Accanto a questa pigrizia in senso fisico, tuttavia, c’è anche una pigrizia psichica: mancanza di volontà, di coraggio, di energia; rifiuto di andare verso l’ignoto. Così la parabola dei talenti (Matteo 25) distingue tra i primi due servitori da una parte, i quali si impegnano e investono i loro talenti nel commercio e negli affari, e il terzo servitore dall’altra, definito “fannullone” dal suo padrone perché non si vuol prendere alcun rischio. La pigrizia è allora il contrario dell’audacia.
Infine la pigrizia può essere anche intellettuale e mentale: mancanza di opinioni, di convinzioni; menefreghismo; reticenza nel difendere le proprie idee. L’esempio di questa pigrizia potrebbe essere l’apostolo Pietro, che è certamente di buona volontà, dal momento che assicura a Gesù che non lo tradirà mai (Matteo 26,32), ma che invece, alla prima occasione, lo rinnega. La pigrizia è allora il contrario della tenacia.

Pigrizia e depressione

La pigrizia è una forma benigna di depressione? In alcuni casi potrebbe esserlo. Un tempo si elencavano otto peccati capitali, e la pigrizia non ne faceva parte. Invece della pigrizia, nel IV secolo della nostra era, si includevano la tristezza e anche l’acedia (accidia), che oggi si indicherebbe come malinconia o depressione.
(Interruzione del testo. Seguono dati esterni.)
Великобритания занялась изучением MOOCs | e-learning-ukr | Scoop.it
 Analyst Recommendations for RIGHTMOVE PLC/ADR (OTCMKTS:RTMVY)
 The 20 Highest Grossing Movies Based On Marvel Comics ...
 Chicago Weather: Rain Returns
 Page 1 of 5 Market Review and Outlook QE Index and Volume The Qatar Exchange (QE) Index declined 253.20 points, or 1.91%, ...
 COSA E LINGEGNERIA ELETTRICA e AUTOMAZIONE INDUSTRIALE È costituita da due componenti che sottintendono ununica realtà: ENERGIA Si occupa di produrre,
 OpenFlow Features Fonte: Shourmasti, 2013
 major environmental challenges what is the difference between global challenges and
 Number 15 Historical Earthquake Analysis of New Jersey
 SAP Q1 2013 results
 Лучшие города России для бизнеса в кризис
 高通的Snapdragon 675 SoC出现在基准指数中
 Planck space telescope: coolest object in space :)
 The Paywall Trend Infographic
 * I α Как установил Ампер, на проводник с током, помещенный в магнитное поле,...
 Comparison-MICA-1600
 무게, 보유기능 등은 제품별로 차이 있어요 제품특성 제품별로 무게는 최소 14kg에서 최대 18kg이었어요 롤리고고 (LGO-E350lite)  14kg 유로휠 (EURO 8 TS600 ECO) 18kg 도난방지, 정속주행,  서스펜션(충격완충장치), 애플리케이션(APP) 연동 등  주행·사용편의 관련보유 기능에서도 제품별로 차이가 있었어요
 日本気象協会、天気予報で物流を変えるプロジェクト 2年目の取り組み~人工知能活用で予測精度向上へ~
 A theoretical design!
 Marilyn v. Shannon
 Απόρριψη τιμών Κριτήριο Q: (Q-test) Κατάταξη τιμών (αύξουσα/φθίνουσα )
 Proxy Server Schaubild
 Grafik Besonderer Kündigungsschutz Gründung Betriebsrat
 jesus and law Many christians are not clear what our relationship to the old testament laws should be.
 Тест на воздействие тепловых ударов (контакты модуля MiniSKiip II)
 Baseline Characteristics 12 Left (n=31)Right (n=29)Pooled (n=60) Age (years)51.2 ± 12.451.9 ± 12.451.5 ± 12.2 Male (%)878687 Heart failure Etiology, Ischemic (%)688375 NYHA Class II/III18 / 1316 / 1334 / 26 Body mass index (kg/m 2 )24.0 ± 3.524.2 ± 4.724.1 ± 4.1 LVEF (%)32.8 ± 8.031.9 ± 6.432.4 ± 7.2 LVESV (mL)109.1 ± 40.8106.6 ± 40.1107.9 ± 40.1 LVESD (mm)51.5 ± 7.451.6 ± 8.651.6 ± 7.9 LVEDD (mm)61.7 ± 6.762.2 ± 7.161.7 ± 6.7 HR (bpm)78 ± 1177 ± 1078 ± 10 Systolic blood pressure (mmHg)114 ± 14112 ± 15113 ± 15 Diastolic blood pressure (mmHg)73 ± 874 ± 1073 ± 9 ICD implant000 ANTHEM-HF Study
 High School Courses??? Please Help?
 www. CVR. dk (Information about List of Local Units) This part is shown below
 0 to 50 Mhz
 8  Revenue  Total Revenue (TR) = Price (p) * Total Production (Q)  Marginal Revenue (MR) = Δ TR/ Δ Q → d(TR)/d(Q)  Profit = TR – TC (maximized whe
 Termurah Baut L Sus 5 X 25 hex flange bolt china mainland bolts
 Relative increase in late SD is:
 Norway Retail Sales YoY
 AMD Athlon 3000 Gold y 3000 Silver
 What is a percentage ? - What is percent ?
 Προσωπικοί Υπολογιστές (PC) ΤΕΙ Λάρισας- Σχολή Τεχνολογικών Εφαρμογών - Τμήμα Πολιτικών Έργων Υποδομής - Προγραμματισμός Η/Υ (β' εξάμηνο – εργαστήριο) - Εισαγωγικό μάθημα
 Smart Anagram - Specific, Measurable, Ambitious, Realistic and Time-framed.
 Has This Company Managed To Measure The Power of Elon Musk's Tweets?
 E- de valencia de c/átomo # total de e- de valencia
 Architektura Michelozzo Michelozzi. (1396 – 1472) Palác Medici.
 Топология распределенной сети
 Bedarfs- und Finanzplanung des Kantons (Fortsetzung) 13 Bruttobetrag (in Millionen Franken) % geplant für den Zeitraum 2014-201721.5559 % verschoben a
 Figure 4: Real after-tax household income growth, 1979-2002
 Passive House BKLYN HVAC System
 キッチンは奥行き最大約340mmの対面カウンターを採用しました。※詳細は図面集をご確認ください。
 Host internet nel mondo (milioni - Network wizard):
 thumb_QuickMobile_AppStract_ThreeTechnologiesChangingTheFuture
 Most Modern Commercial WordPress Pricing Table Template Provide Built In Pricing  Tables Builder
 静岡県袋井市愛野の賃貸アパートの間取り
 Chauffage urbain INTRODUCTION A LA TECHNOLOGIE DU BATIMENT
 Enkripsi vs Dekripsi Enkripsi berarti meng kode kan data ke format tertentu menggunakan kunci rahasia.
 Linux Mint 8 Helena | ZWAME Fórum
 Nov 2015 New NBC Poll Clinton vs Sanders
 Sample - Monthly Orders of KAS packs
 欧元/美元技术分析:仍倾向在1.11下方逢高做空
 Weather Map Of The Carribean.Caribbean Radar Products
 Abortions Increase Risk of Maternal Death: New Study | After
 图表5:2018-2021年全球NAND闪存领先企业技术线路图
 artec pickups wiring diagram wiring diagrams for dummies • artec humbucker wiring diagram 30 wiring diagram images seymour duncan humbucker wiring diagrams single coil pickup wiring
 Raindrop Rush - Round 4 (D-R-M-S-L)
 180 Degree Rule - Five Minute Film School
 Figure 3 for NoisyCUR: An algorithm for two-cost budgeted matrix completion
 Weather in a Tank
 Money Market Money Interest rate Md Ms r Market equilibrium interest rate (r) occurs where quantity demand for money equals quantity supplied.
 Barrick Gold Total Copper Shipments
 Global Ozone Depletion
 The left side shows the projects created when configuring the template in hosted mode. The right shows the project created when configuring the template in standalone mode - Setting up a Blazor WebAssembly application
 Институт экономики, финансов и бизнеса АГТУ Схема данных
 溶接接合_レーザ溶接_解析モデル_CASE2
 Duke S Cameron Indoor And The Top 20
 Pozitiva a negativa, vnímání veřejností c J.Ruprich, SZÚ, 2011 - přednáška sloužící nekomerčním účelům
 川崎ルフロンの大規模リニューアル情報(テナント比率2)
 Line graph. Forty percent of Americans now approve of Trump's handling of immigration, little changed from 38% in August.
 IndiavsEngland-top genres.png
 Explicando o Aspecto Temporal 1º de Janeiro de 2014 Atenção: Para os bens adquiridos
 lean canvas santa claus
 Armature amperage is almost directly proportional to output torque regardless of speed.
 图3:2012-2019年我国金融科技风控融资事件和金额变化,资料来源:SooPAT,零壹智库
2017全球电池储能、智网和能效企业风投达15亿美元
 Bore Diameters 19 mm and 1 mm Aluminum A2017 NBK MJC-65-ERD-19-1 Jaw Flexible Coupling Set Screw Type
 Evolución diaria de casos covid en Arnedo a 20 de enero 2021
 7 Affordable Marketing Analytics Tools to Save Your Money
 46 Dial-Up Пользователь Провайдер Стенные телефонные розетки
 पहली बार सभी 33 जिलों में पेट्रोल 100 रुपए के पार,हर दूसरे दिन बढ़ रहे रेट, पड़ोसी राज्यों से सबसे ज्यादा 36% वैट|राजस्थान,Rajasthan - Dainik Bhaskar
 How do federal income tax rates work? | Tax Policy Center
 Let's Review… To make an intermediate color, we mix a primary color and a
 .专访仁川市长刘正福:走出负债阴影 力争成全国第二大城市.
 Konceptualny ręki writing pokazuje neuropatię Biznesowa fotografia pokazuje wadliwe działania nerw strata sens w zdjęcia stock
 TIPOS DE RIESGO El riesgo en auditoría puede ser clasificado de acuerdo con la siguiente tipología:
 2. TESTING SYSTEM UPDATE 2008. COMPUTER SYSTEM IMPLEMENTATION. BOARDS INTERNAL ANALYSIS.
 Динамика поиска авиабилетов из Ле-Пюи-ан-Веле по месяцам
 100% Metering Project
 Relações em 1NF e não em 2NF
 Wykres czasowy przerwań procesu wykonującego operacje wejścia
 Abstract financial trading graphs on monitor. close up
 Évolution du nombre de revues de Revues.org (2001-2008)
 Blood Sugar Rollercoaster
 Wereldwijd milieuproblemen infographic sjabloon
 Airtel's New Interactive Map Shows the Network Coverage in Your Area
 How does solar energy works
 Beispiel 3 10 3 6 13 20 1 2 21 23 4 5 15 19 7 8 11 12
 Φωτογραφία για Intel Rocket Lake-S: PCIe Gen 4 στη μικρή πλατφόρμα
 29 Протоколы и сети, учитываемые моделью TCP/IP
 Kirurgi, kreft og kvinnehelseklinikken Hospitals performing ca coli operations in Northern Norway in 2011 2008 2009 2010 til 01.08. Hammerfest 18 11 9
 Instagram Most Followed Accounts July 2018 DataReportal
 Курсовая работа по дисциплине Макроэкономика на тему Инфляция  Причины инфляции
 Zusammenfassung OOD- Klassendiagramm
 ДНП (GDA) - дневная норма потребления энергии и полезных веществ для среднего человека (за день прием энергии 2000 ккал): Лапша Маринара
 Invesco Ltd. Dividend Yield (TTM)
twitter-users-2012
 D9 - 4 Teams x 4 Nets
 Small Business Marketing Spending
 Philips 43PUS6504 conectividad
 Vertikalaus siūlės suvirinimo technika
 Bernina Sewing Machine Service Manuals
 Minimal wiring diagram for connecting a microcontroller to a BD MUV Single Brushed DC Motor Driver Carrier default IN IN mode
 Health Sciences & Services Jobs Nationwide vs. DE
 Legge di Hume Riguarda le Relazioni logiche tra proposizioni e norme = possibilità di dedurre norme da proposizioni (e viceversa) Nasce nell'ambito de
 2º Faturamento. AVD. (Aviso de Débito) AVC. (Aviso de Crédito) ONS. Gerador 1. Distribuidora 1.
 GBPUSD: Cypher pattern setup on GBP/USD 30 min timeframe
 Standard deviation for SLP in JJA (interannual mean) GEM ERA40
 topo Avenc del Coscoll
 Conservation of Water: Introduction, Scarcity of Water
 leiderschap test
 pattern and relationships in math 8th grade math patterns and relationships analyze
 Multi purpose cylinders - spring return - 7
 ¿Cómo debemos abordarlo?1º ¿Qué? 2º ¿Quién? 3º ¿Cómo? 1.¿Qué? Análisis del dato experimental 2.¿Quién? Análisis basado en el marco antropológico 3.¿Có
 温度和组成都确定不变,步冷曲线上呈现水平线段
Diversi secoli dopo, la tristezza e l’accidia furono eliminate dall’elenco e sostituite dalla pigrizia. La pigrizia, dunque, è stata considerata come l’erede dell’accidia.
Per il monaco del medioevo il “demone meridiano” - che ha successivamente laicizzato le proprie attività -, era prima di tutto il demone dell’accidia (cioè della malinconia e della depressione); esso colpiva il monaco a metà della giornata, quando il sole è più fiaccante, e corrompeva la sua volontà di lavorare manualmente e di pregare. Tommaso d’Aquino scrive: “L’accidia è una tristezza che stordisce e che produce nello spirito dell’uomo una depressione tale che questi non ha più voglia di fare alcunché.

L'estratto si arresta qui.